▸ Alıştırma görevleri:
1) Ortak mücadele zemini üzerine olan metinden "İnkar ve asimile" ile "anlatmaya gerek yok." arasındaki kısmı, bu ifadeler de dahil olmak üzere aynen yazın.
2) Lütfen ortak mücadele zemini üzerine olan metni kaldığı yerden devam ettirin.
=== Kaynak metin ===
İnkar ve asimile edilen Kürtlerin ve Alevilerin ortak mücadele zeminiyiz
Biz ortak mücadele zeminiyiz. Biz, yüzyıl boyunca inkar edilen, asimile edilen, reddedilen, Kürtlerin ve Alevilerin, diğer etnik ve inanç gruplarının, emekçilerin ortak mücadele zeminiyiz. Biz, demokrasi talebi olan bütün toplulukların eviyiz. Biz, sadece Kürt değiliz; sadece Kürt coğrafyasındaki sorunları gündemine alan, diğerine gözünü kapatan, müdahale etmeyen, yüreğinde hissetmeyen bir parti değiliz. Nasıl ki Kürtler 100 yıldır inkar ediliyor, reddediliyor, asimile ediliyor; aynı şeyi Aleviler de yaşıyor. Hepimizin yaşadığı bu sorunlar karşısında ortak mücadele etmeyişimiz bu inkarı, bu reddi, bu asimilasyonu giderek büyütüyor, yıllara yayıyor. Dolayısıyla ortak mücadele zemininin ne kadar anlamlı ve önemli olduğunu anlatmaya gerek yok.
=== Veri kayıtları ===
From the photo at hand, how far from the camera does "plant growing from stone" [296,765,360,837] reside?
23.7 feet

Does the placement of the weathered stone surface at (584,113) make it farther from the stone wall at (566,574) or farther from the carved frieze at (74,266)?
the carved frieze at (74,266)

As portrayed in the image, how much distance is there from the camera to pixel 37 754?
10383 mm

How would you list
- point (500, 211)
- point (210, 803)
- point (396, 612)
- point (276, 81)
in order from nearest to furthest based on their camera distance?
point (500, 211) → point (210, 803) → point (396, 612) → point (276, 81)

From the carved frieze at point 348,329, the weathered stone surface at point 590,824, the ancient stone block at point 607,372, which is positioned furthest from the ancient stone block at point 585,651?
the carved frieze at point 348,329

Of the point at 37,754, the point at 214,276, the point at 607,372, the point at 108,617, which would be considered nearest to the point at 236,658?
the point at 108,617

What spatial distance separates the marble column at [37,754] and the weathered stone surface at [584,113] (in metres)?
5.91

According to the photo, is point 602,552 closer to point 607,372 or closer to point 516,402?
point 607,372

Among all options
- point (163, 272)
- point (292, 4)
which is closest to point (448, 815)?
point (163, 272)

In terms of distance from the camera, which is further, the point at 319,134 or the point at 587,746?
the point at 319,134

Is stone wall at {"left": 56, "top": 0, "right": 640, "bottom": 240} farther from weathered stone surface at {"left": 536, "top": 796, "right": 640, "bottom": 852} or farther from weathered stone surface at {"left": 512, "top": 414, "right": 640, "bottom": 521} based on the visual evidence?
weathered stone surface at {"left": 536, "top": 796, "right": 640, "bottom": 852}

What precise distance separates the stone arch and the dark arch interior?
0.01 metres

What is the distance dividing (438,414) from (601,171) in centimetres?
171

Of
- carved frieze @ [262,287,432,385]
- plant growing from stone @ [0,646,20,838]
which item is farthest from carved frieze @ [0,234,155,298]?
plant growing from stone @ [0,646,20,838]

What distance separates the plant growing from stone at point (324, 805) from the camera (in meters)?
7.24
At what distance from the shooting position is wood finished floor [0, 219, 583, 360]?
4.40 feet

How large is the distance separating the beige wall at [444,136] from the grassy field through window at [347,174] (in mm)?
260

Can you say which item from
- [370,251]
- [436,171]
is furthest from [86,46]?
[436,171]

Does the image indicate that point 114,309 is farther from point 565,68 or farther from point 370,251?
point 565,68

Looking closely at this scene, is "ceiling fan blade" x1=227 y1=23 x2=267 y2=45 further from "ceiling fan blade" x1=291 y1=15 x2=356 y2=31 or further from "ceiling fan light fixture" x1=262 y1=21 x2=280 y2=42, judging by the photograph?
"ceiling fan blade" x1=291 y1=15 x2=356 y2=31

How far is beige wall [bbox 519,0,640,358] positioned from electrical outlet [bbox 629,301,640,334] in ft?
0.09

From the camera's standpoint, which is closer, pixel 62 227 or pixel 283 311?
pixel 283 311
===
▸ Görev sonuçları:
1)
İnkar ve asimile edilen Kürtlerin ve Alevilerin ortak mücadele zeminiyiz
Biz ortak mücadele zeminiyiz. Biz, yüzyıl boyunca inkar edilen, asimile edilen, reddedilen, Kürtlerin ve Alevilerin, diğer etnik ve inanç gruplarının, emekçilerin ortak mücadele zeminiyiz. Biz, demokrasi talebi olan bütün toplulukların eviyiz. Biz, sadece Kürt değiliz; sadece Kürt coğrafyasındaki sorunları gündemine alan, diğerine gözünü kapatan, müdahale etmeyen, yüreğinde hissetmeyen bir parti değiliz. Nasıl ki Kürtler 100 yıldır inkar ediliyor, reddediliyor, asimile ediliyor; aynı şeyi Aleviler de yaşıyor. Hepimizin yaşadığı bu sorunlar karşısında ortak mücadele etmeyişimiz bu inkarı, bu reddi, bu asimilasyonu giderek büyütüyor, yıllara yayıyor. Dolayısıyla ortak mücadele zemininin ne kadar anlamlı ve önemli olduğunu anlatmaya gerek yok.

2)
Gerçekleşmesi halinde Alevilerin de eşit yurttaşlık haklarının tanınacağı bir süreçteyiz
Bu süreç sadece Kürt’ü gündemine alan, Kürt’ün hakkını tartışan bir süreç değil. Biz eşit yurttaşlık derken, sadece Kürtlere eşit yurttaşlık demiyoruz. Sayın Öcalan’ın da son iki görüşmede en çok üzerinde durduğu mesele eşit yurttaşlıktır. Sayın Öcalan, “Kürt’e eşit yurttaşlık ama Aleviler reddedilsin” demiyor. “Ezilenler ve emekçiler alın terinin hakkını almasın” demiyor. “Kürt’e eşit haklar ama kadınlar katledilsin, demokrasiyi arayanlar cezaevine gönderilsin” demiyor. Onun için Alevi canların bu sürece sahip çıkması önemlidir.
Tartışılan sadece Kürtler olmadığı için, eşit yurttaşlığın gerçekleşmesi halinde Alevilerin de eşit yurttaşlık hakları tanınacaktır. Bu nedenle Alevi yurttaşlarımızın bu sürece aktif şekilde katılması gerekiyor. Yazılanlar, çizilenler, yorumlar gerçeği yansıtmıyor.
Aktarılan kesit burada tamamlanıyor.